As of June 12, three days after the rule is scheduled to go into effect, the new account can hold cash and bank deposits, Merrill wealth management head Andy Sieg said in a conference call.
Merrill is working on allowing purchases of brokered certificates of deposits in the accounts and will allow clients with net worths of $50 million and higher to buy hedge funds and private equity investments in the account. Customers also can transfer a single concentrated equity position to the limited-purpose account after June 9 to be held or sold, but not to add new positions, a concession to brokers who service corporate executives and business owners whose net worth is often weighted toward single investments.
Merrill and its Bank of America parent remain more conservative than many competitors regarding retirement-account investments. Most rivals are permitting brokers to sign best-interest contracts with clients permitting commission-based IRA accounts but that expose brokers and the firm to private-action lawsuits if brokers violate the best-interest fiduciary standard.
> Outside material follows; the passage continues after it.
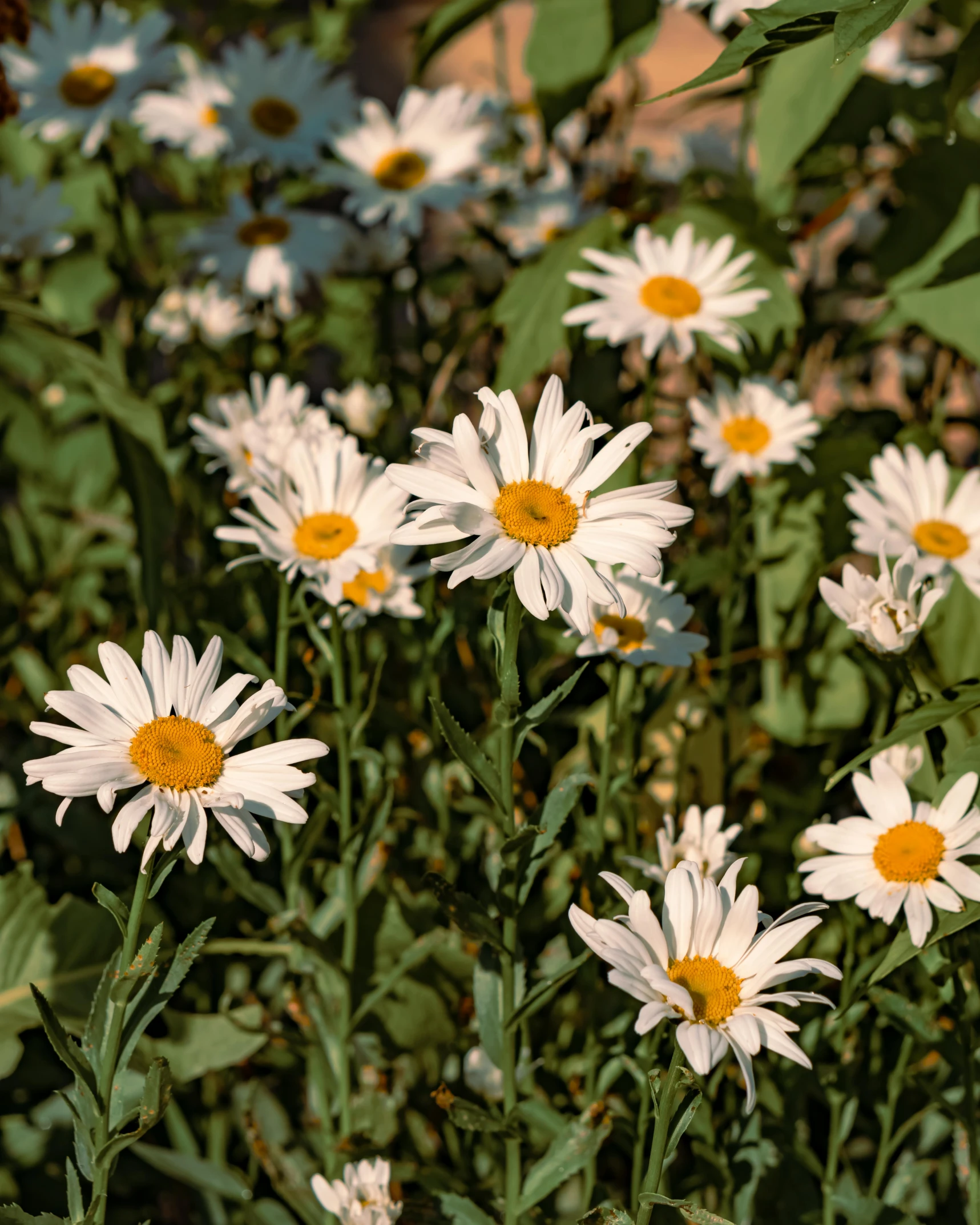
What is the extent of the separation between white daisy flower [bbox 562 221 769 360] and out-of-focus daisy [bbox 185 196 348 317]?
35cm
Merrill brokers, who will utilize the contract for the limited commission business, will receive standard payout and clients will pay standard commissions in the limited-purpose IRA accounts (with existing discount sharing policies in place), Sieg said.
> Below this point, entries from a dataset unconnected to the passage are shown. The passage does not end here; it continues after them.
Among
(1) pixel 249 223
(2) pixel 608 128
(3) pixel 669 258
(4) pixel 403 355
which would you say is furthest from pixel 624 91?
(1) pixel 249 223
Sieg emphasized that Merrill’s preferred course remains servicing customers through fee-based advisory accounts, noting that by the end of May it will be making annuities available in such accounts and will later add new-issue CDS and more complex investments such as market-linked investments, said people who heard his remarks. Merrill will also make the accounts more flexible by permitting rebates to customers on mutual fund share-class exchanges and by removing penalties on brokers for discounting fees in the accounts.
Responding to some brokers who complained that customers were reluctant to give up trading in commission-based IRAs, Sieg repeated earlier Merrill suggestions that brokers transfer some clients to Bank of America’s discount brokerage arm, Merrill Edge, or to Edge’s low-priced “robo” Guided Investing fee program.
Merrill is also creating a “temporary restricted account” to house new assets that are not immediately allocated to a suitable investment platform and can hold cash and securities for up to 180 days. The firm will not charge commissions on such accounts nor pay advisors for transactions in them. Merrill also has postponed its “fee leveling” requirement until January 1, 2018, when the second stage of the DOL fiduciary rule is expected to become effective. The policy will require the same fee to be charged for all retirement accounts held by a client.
Asked whether Merrill would enforce the retirement-account restrictions if the Trump administration under Labor Secretary Alexander Acosta further delays or eliminates the fiduciary rule’s implementation, Sieg said the political situation is too delicate and changeable for him to comment, said brokers who listened to the conference call.
The rule that was passed under the Obama administration was scheduled to become effective last month but was delayed until June under a review ordered by President Trump.